_Short task 1_. Pick out each line in the rows below that contains the word "gripping", and copy those lines.

_Excerpt_.
⟨
I meant in two days I'll get on a real keyboard and elaborate. It's a wonder I'm not trying to type all this with my thumbs, and also a wonder how quickly we adapted to utilizing our unique little assets on the edges of our hands to typing. . .wonders abound.
Not to leave out the wonder of all that is happening now. Well, I've driven the bus downtown two days in a row to get paneling - the first was much too flimsy. It was a nice little story and example of having what we need with some faith and trust - and then realizing when we got back and Matthew begin cutting it with a jigsaw, and the crap smelled like a pizza box and fell apart with a saw. . .well, it was a good little check for Matthew and a good check for my guilty ego who felt unable to provide anything worth working with. . .Both of us recovered and after a day of work and a full day of rain, Matthew got to work on the panels (the better, much more expensive ones that we went back for Saturday) this afternoon while Mercury and I made a craft run and I found some awesome Sharpie oil-based paint pens. . .oh yeah, if the right people show up Friday for our sendoff party, we'll get some pleasant details on the bus done. . .
There seems to be a theme in what comes up weekly in my everyday conversations with people, everybody - concerning the trip. Also, I dislike calling it a trip. We're not falling, we're not taking a vacation - it's just the next year for us. . .so I'll start referring to it as that - the next year. Ok, so - the theme as of the last few days has been once again funding, and I cannot scientifically explain or logically persuade anyone to believe me, but somehow it just always works out. And that's why I'm not banging my head against the wall or losing my cool when the ibook died, or when I get a 5% tip on a table at work. . .I trust, believe, and certainly don't stand idle, but I don't panic either, and hey - I think of all those folks out there that don't have kids because they can't afford them, but I have three and literally make less then anyone I know, single, married, or with kids! My kids enjoy grand lives. It doesn't add up, but actually, yes it does. . .
We have re-defined the good things in life, the necessity, the prizes, the goals. Well, I have, and then I teach them rather - and sometimes it's the other way around, yes, that's true. It's about to get much more nitty gritty on the road, but we all talk about it - you don't take anything with you to your grave, right? Store your treasure up in heaven, right? Sell your things and follow me (Christ), right? Let go or be dragged, right? Boy, if we can't see where that happiness is when we are with our loved ones, standing there with them, in the rain, in the sun, in the car, across the table - man, we all need to check ourselves.
Being a server at a lakeside restaurant, I see many people come in from the lake, already a bit warmed up from the sun and some beer, socially lubricated from either or both, happy for whatever it counts. Then there are people, couples even, who look as if it's a pain to have to go out to eat. It's a chore to sit with familiar people to them, be served food, it's all so difficult. How we've lost touch! And they have to complain and take their antidepressants and sit sadly silent or quietly abrasive, then they leave a poor tip and depart in a car far newer and quieter and nicer smelling then mine has ever been, with a scowl on their faces. I don't think life should be this way. I think back to some good movies - Office Space and Shawn of the Dead - people are zombies - they work droning and deadening jobs for things that aren't necessity, but dont' have the time or energy to break out of the cycle long enough to realize it's not necessity!
⟩
[Rows of spatial question data]
⟨
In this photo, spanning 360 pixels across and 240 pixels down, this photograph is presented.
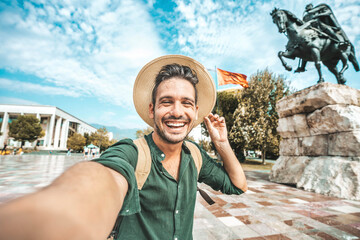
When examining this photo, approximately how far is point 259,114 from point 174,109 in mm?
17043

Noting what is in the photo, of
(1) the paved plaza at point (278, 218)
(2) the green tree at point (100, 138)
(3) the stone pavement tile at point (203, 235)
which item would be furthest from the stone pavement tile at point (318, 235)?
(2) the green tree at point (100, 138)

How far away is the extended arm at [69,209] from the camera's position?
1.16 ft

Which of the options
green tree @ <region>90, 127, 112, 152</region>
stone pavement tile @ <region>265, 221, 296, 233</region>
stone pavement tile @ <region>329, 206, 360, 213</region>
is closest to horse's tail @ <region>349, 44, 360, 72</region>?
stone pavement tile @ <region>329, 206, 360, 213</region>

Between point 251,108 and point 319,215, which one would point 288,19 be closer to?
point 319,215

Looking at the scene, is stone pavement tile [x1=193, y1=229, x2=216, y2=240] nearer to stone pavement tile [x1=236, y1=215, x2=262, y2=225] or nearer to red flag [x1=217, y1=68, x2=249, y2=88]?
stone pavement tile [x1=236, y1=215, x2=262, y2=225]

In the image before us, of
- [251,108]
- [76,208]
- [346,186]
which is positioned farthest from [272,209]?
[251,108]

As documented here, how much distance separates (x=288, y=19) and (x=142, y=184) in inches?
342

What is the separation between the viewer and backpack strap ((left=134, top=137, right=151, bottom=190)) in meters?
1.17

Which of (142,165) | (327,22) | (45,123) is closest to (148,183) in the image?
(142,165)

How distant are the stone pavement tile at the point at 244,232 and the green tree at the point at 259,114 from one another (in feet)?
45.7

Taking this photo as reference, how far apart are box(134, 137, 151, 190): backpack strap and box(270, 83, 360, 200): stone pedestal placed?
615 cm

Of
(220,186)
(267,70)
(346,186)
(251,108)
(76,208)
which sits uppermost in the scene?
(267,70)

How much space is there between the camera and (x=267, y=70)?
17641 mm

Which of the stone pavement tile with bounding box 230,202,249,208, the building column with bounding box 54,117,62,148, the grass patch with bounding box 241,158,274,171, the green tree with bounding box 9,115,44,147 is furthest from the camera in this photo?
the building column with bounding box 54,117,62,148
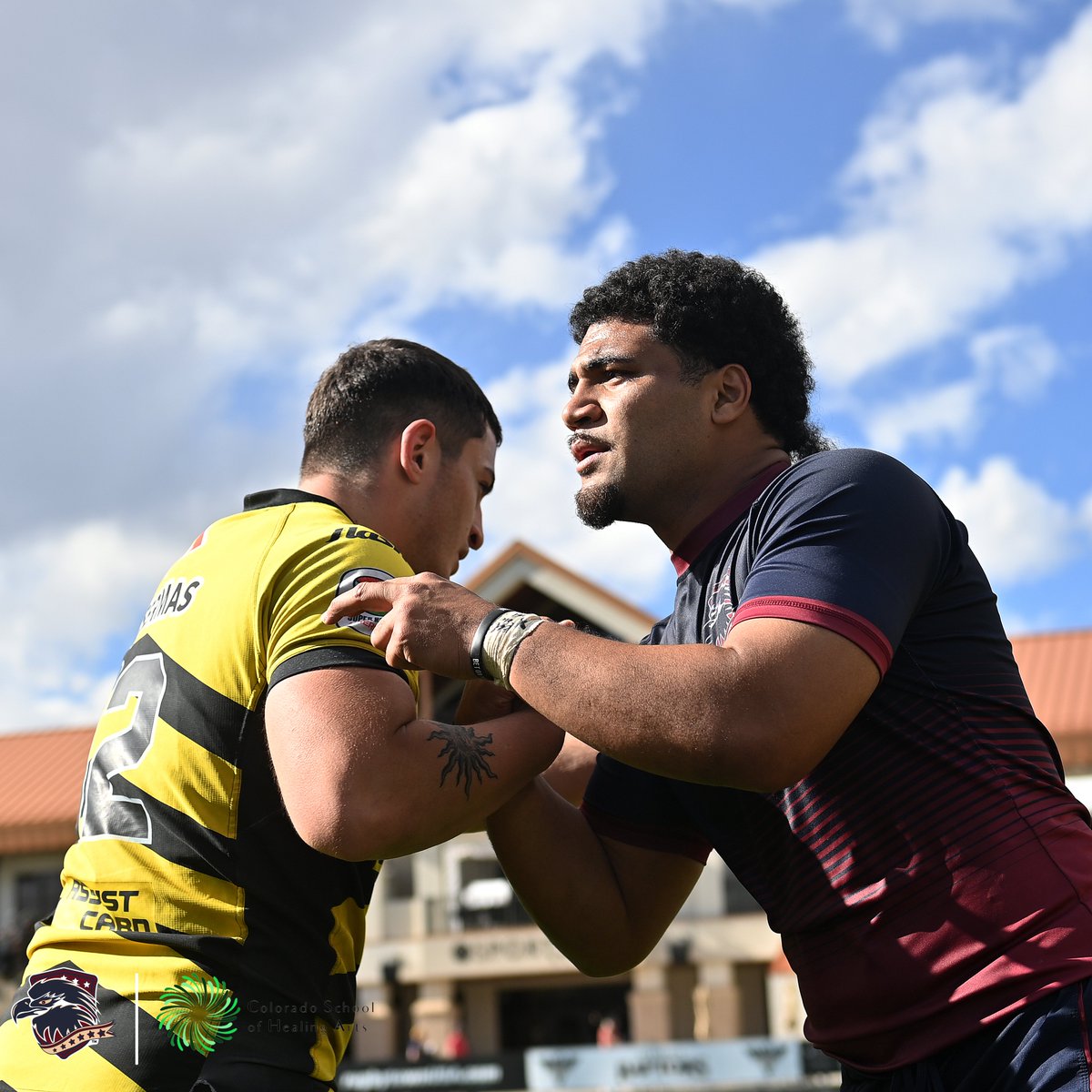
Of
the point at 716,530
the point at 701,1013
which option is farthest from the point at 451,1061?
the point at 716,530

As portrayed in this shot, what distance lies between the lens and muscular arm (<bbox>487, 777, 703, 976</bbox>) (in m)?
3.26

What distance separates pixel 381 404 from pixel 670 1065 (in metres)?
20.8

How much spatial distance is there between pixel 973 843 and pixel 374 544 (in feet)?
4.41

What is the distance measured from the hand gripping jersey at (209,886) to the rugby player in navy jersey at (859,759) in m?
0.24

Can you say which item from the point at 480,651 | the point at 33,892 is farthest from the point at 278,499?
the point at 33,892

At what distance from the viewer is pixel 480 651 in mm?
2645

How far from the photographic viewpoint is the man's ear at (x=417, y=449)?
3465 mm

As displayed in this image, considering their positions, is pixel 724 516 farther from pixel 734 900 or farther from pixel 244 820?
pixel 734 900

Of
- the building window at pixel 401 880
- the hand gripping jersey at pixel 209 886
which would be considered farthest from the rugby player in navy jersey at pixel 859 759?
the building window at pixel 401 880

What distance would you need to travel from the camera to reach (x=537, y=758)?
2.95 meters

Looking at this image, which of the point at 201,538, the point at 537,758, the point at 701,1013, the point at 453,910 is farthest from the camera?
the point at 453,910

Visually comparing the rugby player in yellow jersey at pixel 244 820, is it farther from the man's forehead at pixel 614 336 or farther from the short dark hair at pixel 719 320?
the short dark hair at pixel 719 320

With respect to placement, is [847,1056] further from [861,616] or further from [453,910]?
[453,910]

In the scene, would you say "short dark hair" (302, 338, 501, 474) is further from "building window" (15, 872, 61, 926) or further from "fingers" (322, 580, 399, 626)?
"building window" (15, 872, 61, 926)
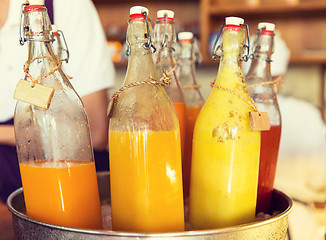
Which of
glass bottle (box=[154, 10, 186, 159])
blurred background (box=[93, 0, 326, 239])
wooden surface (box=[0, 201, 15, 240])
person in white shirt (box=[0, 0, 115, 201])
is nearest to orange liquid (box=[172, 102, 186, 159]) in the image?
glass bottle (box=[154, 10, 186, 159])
⟩
⟨
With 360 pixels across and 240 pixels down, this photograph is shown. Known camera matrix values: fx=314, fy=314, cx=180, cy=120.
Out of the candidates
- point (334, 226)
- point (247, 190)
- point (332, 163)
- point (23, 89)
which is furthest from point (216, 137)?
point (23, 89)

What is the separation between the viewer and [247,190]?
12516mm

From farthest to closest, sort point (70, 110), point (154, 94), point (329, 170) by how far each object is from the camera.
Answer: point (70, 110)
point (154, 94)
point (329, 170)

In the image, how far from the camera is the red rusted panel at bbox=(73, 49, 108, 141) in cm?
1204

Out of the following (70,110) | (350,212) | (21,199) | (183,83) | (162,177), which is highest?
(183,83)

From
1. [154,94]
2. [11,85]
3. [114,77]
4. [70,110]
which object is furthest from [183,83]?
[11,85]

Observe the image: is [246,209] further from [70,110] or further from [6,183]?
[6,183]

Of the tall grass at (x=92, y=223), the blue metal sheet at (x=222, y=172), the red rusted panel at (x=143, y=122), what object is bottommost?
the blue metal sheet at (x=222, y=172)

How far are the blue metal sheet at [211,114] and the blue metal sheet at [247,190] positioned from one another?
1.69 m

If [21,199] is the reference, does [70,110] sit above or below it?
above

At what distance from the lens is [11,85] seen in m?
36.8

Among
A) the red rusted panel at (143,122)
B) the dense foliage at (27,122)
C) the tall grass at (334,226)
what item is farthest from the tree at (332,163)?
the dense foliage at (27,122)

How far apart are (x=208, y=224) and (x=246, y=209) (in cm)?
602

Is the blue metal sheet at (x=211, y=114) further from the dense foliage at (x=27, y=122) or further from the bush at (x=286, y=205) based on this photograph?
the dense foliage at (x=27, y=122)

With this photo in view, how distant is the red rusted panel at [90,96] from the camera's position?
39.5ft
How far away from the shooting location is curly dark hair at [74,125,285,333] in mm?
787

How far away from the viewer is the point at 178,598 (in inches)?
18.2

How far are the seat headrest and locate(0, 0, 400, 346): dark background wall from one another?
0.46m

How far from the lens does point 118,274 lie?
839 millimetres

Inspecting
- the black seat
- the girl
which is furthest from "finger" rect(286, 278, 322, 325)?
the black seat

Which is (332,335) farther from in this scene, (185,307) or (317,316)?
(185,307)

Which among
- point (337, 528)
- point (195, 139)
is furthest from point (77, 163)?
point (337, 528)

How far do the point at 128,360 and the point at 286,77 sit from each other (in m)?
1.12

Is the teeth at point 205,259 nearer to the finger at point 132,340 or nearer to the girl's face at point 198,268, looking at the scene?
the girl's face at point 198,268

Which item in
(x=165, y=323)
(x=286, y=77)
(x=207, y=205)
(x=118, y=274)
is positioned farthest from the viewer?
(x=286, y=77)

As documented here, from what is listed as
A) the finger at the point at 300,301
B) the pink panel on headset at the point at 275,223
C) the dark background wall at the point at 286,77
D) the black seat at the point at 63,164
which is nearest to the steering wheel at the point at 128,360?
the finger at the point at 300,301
⟩
_Short task 2_. Repeat word for word the part of the personal account above that begins at the words "We have re-defined" and stops after "to check ourselves.".

_Correct output 1_.
What is the distance measured from the hand gripping jersey at (209,886) to the rugby player in navy jersey at (859,759) in m?
- the hand gripping jersey at pixel 209 886

_Correct output 2_.
We have re-defined the good things in life, the necessity, the prizes, the goals. Well, I have, and then I teach them rather - and sometimes it's the other way around, yes, that's true. It's about to get much more nitty gritty on the road, but we all talk about it - you don't take anything with you to your grave, right? Store your treasure up in heaven, right? Sell your things and follow me (Christ), right? Let go or be dragged, right? Boy, if we can't see where that happiness is when we are with our loved ones, standing there with them, in the rain, in the sun, in the car, across the table - man, we all need to check ourselves.